Жомини – Анри Жомини (1779–1869), французский генерал, теоретик военного искусства.

(50) …в наивные времена масонских лож, мартинистов, тугендбунда… – Масонские ложи – местные организации масонов – участников религиозно-мистического движения, масонства, возникшего в странах Европы в XVIII в. Масонство проповедовало нравственное самосовершенствование, «объединение людей на началах братства, любви, равенства и взаимопомощи». Русское масонство начала XIX в. было связано с декабристским движением на самом раннем его этапе. Масонские ложи были запрещены в России в 1822 г. Мартинисты – мистическая секта, основана в XVIII в. Мартинесом Паскалисом; члены ее считали себя визионерами, то есть способными иметь сверхъестественные видения. Тугендбунд (нем. Tugendbund) – «Союз добродетели», политическое общество, основанное в 1808 г. в Пруссии, проводило националистическую пропаганду с целью борьбы против наполеоновского ига.

(51) …во времена Милорадовичей… – Милорадович М. А. (1771–1825) – русский генерал, участвовал в походах А. В. Суворова и в войне 1812 г.

(52) …в ланцадах вся. – Лансада (от франц. lançade) – крутой дугообразный прыжок лошади, пытающейся сбросить седока.

(53) «Восстание в серале» – балет французского композитора Ф.Т. Лабарра (1805–1870).

(54) …калетовскую свечу поставь. – «Калетовскими», в отличие от сальных, называли стеариновые свечи, изготовленные Калетовским заводом в Туле.

(55) …и вещей монетов на пятьсот… – Монет – рубль серебром.

(56) Воронцов М. С. (1782–1856) – князь, генерал-фельдмаршал.

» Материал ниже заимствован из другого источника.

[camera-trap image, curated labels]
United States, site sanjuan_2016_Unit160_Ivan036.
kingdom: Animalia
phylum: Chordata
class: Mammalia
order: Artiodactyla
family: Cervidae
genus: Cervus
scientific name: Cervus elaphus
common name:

В 1844–1853 гг. – наместник Кавказа.

(57) …отличившегося в то время в венгерской кампании. – Венгерская кампания – интервенция Австрии и России против революционной Венгрии в 1848–1849 г., в период революционного подъема в Европе.

(58) Вот как медведь пустыннику услужил.. – Медведь, Пустынник – персонажи басни И. А. Крылова (1769–1844) «Пустынник и Медведь».

(59) «Maison rustique» – «Maison rustique du XIX siècle» («Ферма XIX столетия»), пятитомный трактат по сельскому хозяйству (1837) французского ученого Ж.А. Биксио (1808–1865).

(60) …виднелись одно… красное волоковое оконце с полуоторванным ставнем, и другое, волчье, заткнутое хлопком. – Волоковое окно – маленькое задвижное оконце, в курной избе в него выволакивает дым. Волчье окно – маленькое окно, выходящее не на улицу. Хлопок – тряпье, охлопье.

(61) Герардовская изба – тип избы, рекомендованный в свое время известным сельским хозяином А. И. Герардом (ум. в 1830 г.).

(62) Крестец – сельская счетная единица для улета сжатого на поле хлеба (копна из 12-20-ти снопов).

(63) …столовый запас тоже сбирать больше стали… – Столовый запас – податная повинность крестьян в виде поставки помещику продуктов или корма для скота.

(64) «Дай сюда оброть!» – Оброть – конская узда.

(65) …кто под него вспахал? заскородил?.. – Скородить– бороновать, боронить.